In this notebook, we are going to continue using our Ames Housing regression data focused on predicting home sales prices. However, our focus in this notebook is to illustrate:
- Variability in model performance will exists for two reasons
- How to apply different validation procedures
Package requirements
library(keras) # for deep learning
library(testthat) # unit testing
library(tidyverse) # for dplyr, ggplot2, etc.
library(rsample) # for data splitting
library(recipes) # for feature engineering
The Ames housing dataset
For this case study we will use the Ames housing dataset provided by the AmesHousing package.
ames <- AmesHousing::make_ames()
dim(ames)
[1] 2930 81
Create train & test splits
Let’s create our own training and testing samples, which we can do with the rsample package.
set.seed(123)
ames_split <- initial_split(ames, prop = 0.7)
ames_train <- analysis(ames_split)
ames_test <- assessment(ames_split)
dim(ames_train)
[1] 2051 81
dim(ames_test)
[1] 879 81
Preparing the data
The first thing we need to do is prepare our data by:
- removing any zero-variance (or near zero-variance) features
- condensing unique levels of categorical features to “other”
- ordinal encoding the quality features
- normalize numeric feature distributions
- standardizing numeric features to mean = 0, std dev = 1
- one-hot encoding remaining categorical features
This is the same procedure we used in the first case study.
blueprint <- recipe(Sale_Price ~ ., data = ames_train) %>%
step_nzv(all_nominal()) %>%
step_other(all_nominal(), threshold = .01, other = "other") %>%
step_integer(matches("(Qual|Cond|QC|Qu)$")) %>%
step_YeoJohnson(all_numeric(), -all_outcomes()) %>%
step_center(all_numeric(), -all_outcomes()) %>%
step_scale(all_numeric(), -all_outcomes()) %>%
step_dummy(all_nominal(), -all_outcomes(), one_hot = TRUE)
prepare <- prep(blueprint, training = ames_train)
baked_train <- bake(prepare, new_data = ames_train)
baked_test <- bake(prepare, new_data = ames_test)
# unit testing to ensure all columns are numeric
expect_equal(map_lgl(baked_train, ~ !is.numeric(.)) %>% sum(), 0)
expect_equal(map_lgl(baked_test, ~ !is.numeric(.)) %>% sum(), 0)
baked_train
Next, we create our features and labels dataset for training and testing purposes.
x_train <- select(baked_train, -Sale_Price) %>% as.matrix()
y_train <- baked_train %>% pull(Sale_Price)
x_test <- select(baked_test, -Sale_Price) %>% as.matrix()
y_test <- baked_test %>% pull(Sale_Price)
# unit testing to x & y tensors have same number of observations
expect_equal(nrow(x_train), length(y_train))
expect_equal(nrow(x_test), length(y_test))

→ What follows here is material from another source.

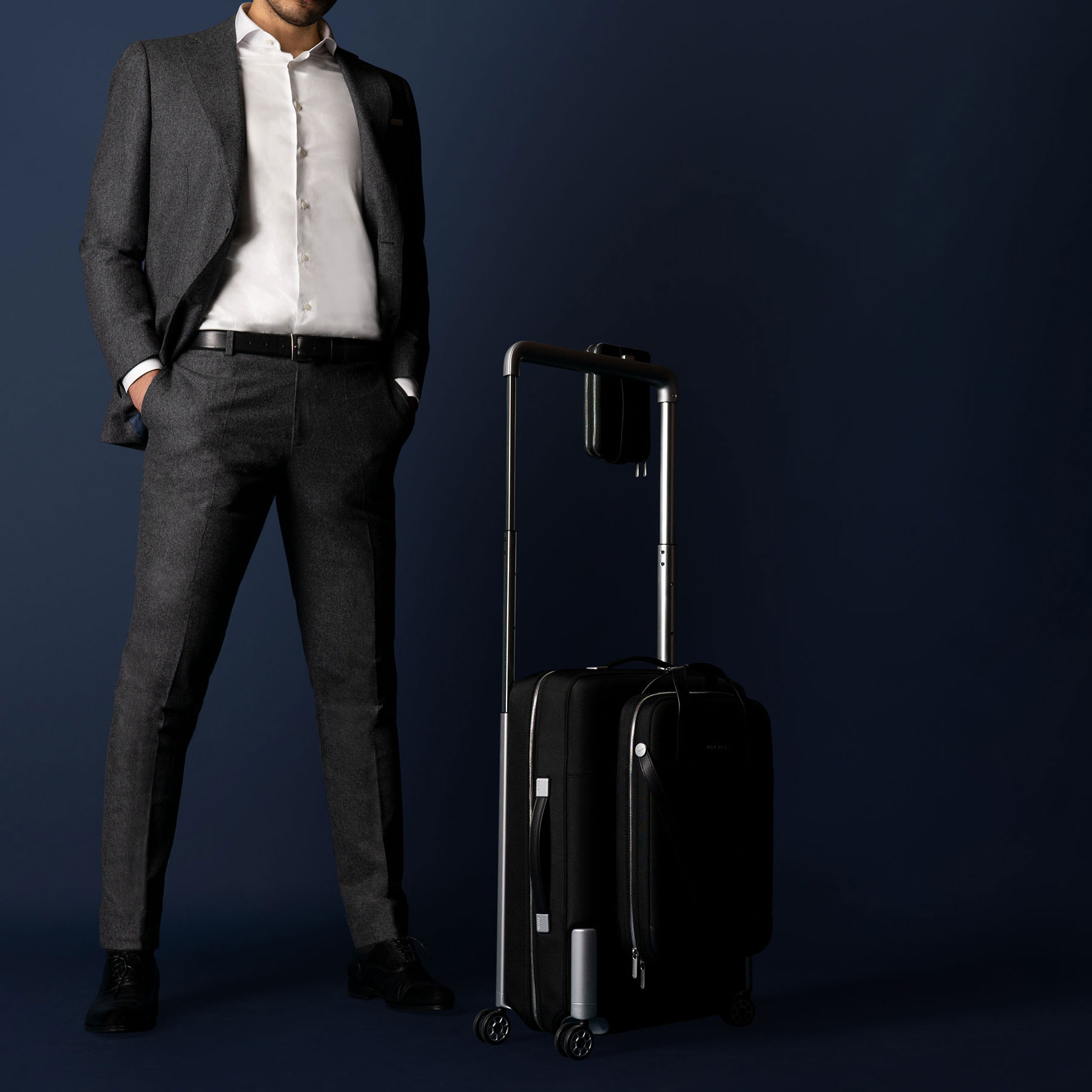 Modelshot_Man_suit_ironed_luggage_complete_square-(2).jpg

Our final feature set now has 188 input variables:
dim(x_train)
[1] 2051 188
dim(x_test)
[1] 879 188
Two identical models
Let’s create two models that have the exact same architecture, compilation, and training attributes:
# First model
model1_results <- keras_model_sequential() %>%
layer_dense(units = 1024, activation = "relu", input_shape = ncol(x_train)) %>%
layer_dense(units = 512, activation = "relu") %>%
layer_dense(units = 1) %>%
compile(
optimizer = optimizer_rmsprop(lr = 0.01),
loss = "msle",
metrics = c("mae")
) %>%
fit(
x_train,
y_train,
batch_size = 32,
epochs = 50,
validation_split = 0.2, # supply our validation data
callbacks = list(
callback_early_stopping(patience = 10, restore_best_weights = TRUE),
callback_reduce_lr_on_plateau(factor = 0.2, patience = 4)
)
)
# Second model
model2_results <- keras_model_sequential() %>%
layer_dense(units = 1024, activation = "relu", input_shape = ncol(x_train)) %>%
layer_dense(units = 512, activation = "relu") %>%
layer_dense(units = 1) %>%
compile(
optimizer = optimizer_rmsprop(lr = 0.01),
loss = "msle",
metrics = c("mae")
) %>%
fit(
x_train,
y_train,
batch_size = 32,
epochs = 50,
validation_split = 0.2, # supply our validation data
callbacks = list(
callback_early_stopping(patience = 10, restore_best_weights = TRUE),
callback_reduce_lr_on_plateau(factor = 0.2, patience = 4)
)
)
You will notice that our results slightly differ. This is because we have variability within our model.
# Model 1 results
model1_results
Trained on 1,640 samples (batch_size=32, epochs=20)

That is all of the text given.